— Your assignment —
Each entry, in full: reproduce it exactly.

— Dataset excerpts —
————————
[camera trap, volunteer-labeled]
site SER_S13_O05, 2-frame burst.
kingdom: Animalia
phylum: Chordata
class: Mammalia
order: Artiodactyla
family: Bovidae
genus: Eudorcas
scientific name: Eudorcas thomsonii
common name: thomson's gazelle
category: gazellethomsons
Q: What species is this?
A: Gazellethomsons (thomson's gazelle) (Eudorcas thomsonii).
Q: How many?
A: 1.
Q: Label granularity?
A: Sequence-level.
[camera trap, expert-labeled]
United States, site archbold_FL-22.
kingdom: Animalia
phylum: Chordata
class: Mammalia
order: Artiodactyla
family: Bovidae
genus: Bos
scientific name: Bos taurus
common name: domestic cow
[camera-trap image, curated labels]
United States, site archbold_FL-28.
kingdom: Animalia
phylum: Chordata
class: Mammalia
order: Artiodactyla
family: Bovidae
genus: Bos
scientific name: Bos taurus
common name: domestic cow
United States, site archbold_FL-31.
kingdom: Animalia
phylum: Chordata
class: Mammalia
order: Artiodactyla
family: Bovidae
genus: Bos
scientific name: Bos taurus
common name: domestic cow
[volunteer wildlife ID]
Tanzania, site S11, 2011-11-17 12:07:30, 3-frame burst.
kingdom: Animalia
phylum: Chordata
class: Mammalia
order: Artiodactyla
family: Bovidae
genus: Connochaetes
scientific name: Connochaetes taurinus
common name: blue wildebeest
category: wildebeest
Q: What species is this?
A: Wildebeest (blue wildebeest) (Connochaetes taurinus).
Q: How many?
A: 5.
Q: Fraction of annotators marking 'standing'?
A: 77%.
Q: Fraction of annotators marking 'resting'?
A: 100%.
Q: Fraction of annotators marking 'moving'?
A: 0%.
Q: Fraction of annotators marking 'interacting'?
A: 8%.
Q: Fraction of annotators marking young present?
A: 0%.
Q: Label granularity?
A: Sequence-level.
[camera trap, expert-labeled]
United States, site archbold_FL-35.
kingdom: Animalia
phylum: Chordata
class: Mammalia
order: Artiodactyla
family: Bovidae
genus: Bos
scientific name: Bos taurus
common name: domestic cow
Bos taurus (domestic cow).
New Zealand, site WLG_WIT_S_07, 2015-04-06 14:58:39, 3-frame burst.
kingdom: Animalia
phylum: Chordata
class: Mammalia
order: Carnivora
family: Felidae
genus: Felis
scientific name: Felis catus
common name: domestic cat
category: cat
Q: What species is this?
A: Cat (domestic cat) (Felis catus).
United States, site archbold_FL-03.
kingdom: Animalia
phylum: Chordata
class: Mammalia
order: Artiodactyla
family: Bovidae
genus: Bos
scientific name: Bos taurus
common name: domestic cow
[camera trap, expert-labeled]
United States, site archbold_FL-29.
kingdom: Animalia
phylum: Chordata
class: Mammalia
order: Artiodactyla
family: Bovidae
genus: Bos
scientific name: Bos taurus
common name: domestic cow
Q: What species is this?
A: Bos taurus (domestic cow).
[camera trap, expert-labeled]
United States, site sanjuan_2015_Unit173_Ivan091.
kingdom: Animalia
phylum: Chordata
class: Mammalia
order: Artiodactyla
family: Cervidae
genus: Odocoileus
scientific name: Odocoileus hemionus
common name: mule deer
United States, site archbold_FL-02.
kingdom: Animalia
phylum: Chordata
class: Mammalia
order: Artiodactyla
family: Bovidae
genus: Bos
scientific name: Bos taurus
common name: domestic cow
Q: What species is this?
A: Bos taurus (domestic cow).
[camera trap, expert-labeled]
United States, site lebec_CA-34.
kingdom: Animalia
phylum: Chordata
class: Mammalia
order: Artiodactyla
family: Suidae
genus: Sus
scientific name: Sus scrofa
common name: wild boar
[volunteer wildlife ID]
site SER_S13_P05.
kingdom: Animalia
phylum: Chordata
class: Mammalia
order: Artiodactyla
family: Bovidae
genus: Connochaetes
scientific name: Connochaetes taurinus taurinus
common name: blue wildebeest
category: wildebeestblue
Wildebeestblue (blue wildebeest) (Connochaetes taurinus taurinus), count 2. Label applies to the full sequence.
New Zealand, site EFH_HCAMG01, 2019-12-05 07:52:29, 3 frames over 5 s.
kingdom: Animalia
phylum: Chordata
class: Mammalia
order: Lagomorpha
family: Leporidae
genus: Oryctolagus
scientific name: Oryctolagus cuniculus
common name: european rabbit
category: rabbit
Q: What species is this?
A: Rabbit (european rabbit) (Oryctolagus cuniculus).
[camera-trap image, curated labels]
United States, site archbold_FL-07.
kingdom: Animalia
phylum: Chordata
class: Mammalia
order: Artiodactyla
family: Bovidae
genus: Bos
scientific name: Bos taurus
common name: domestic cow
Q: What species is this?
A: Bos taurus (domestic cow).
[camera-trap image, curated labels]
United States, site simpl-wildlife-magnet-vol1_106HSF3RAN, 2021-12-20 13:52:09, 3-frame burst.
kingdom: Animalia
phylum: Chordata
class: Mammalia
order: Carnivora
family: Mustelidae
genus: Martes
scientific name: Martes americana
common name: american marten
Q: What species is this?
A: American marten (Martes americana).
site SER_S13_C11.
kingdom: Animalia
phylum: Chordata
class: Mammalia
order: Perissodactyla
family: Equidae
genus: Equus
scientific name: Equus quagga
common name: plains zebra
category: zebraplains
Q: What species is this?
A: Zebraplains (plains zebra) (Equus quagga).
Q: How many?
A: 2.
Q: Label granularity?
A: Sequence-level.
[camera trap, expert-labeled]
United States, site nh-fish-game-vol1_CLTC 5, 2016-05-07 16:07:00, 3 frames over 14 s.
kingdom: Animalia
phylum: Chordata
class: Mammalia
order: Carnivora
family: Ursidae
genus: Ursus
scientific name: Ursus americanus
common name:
————————
— Exercise solution —
[camera trap, volunteer-labeled]
site SER_S13_O05, 2-frame burst.
kingdom: Animalia
phylum: Chordata
class: Mammalia
order: Artiodactyla
family: Bovidae
genus: Eudorcas
scientific name: Eudorcas thomsonii
common name: thomson's gazelle
category: gazellethomsons
Q: What species is this?
A: Gazellethomsons (thomson's gazelle) (Eudorcas thomsonii).
Q: How many?
A: 1.
Q: Label granularity?
A: Sequence-level.
[camera trap, expert-labeled]
United States, site archbold_FL-22.
kingdom: Animalia
phylum: Chordata
class: Mammalia
order: Artiodactyla
family: Bovidae
genus: Bos
scientific name: Bos taurus
common name: domestic cow
[camera-trap image, curated labels]
United States, site archbold_FL-28.
kingdom: Animalia
phylum: Chordata
class: Mammalia
order: Artiodactyla
family: Bovidae
genus: Bos
scientific name: Bos taurus
common name: domestic cow
United States, site archbold_FL-31.
kingdom: Animalia
phylum: Chordata
class: Mammalia
order: Artiodactyla
family: Bovidae
genus: Bos
scientific name: Bos taurus
common name: domestic cow
[volunteer wildlife ID]
Tanzania, site S11, 2011-11-17 12:07:30, 3-frame burst.
kingdom: Animalia
phylum: Chordata
class: Mammalia
order: Artiodactyla
family: Bovidae
genus: Connochaetes
scientific name: Connochaetes taurinus
common name: blue wildebeest
category: wildebeest
Q: What species is this?
A: Wildebeest (blue wildebeest) (Connochaetes taurinus).
Q: How many?
A: 5.
Q: Fraction of annotators marking 'standing'?
A: 77%.
Q: Fraction of annotators marking 'resting'?
A: 100%.
Q: Fraction of annotators marking 'moving'?
A: 0%.
Q: Fraction of annotators marking 'interacting'?
A: 8%.
Q: Fraction of annotators marking young present?
A: 0%.
Q: Label granularity?
A: Sequence-level.
[camera trap, expert-labeled]
United States, site archbold_FL-35.
kingdom: Animalia
phylum: Chordata
class: Mammalia
order: Artiodactyla
family: Bovidae
genus: Bos
scientific name: Bos taurus
common name: domestic cow
Bos taurus (domestic cow).
New Zealand, site WLG_WIT_S_07, 2015-04-06 14:58:39, 3-frame burst.
kingdom: Animalia
phylum: Chordata
class: Mammalia
order: Carnivora
family: Felidae
genus: Felis
scientific name: Felis catus
common name: domestic cat
category: cat
Q: What species is this?
A: Cat (domestic cat) (Felis catus).
United States, site archbold_FL-03.
kingdom: Animalia
phylum: Chordata
class: Mammalia
order: Artiodactyla
family: Bovidae
genus: Bos
scientific name: Bos taurus
common name: domestic cow
[camera trap, expert-labeled]
United States, site archbold_FL-29.
kingdom: Animalia
phylum: Chordata
class: Mammalia
order: Artiodactyla
family: Bovidae
genus: Bos
scientific name: Bos taurus
common name: domestic cow
Q: What species is this?
A: Bos taurus (domestic cow).
[camera trap, expert-labeled]
United States, site sanjuan_2015_Unit173_Ivan091.
kingdom: Animalia
phylum: Chordata
class: Mammalia
order: Artiodactyla
family: Cervidae
genus: Odocoileus
scientific name: Odocoileus hemionus
common name: mule deer
United States, site archbold_FL-02.
kingdom: Animalia
phylum: Chordata
class: Mammalia
order: Artiodactyla
family: Bovidae
genus: Bos
scientific name: Bos taurus
common name: domestic cow
Q: What species is this?
A: Bos taurus (domestic cow).
[camera trap, expert-labeled]
United States, site lebec_CA-34.
kingdom: Animalia
phylum: Chordata
class: Mammalia
order: Artiodactyla
family: Suidae
genus: Sus
scientific name: Sus scrofa
common name: wild boar
[volunteer wildlife ID]
site SER_S13_P05.
kingdom: Animalia
phylum: Chordata
class: Mammalia
order: Artiodactyla
family: Bovidae
genus: Connochaetes
scientific name: Connochaetes taurinus taurinus
common name: blue wildebeest
category: wildebeestblue
Wildebeestblue (blue wildebeest) (Connochaetes taurinus taurinus), count 2. Label applies to the full sequence.
New Zealand, site EFH_HCAMG01, 2019-12-05 07:52:29, 3 frames over 5 s.
kingdom: Animalia
phylum: Chordata
class: Mammalia
order: Lagomorpha
family: Leporidae
genus: Oryctolagus
scientific name: Oryctolagus cuniculus
common name: european rabbit
category: rabbit
Q: What species is this?
A: Rabbit (european rabbit) (Oryctolagus cuniculus).
[camera-trap image, curated labels]
United States, site archbold_FL-07.
kingdom: Animalia
phylum: Chordata
class: Mammalia
order: Artiodactyla
family: Bovidae
genus: Bos
scientific name: Bos taurus
common name: domestic cow
Q: What species is this?
A: Bos taurus (domestic cow).
[camera-trap image, curated labels]
United States, site simpl-wildlife-magnet-vol1_106HSF3RAN, 2021-12-20 13:52:09, 3-frame burst.
kingdom: Animalia
phylum: Chordata
class: Mammalia
order: Carnivora
family: Mustelidae
genus: Martes
scientific name: Martes americana
common name: american marten
Q: What species is this?
A: American marten (Martes americana).
site SER_S13_C11.
kingdom: Animalia
phylum: Chordata
class: Mammalia
order: Perissodactyla
family: Equidae
genus: Equus
scientific name: Equus quagga
common name: plains zebra
category: zebraplains
Q: What species is this?
A: Zebraplains (plains zebra) (Equus quagga).
Q: How many?
A: 2.
Q: Label granularity?
A: Sequence-level.
[camera trap, expert-labeled]
United States, site nh-fish-game-vol1_CLTC 5, 2016-05-07 16:07:00, 3 frames over 14 s.
kingdom: Animalia
phylum: Chordata
class: Mammalia
order: Carnivora
family: Ursidae
genus: Ursus
scientific name: Ursus americanus
common name:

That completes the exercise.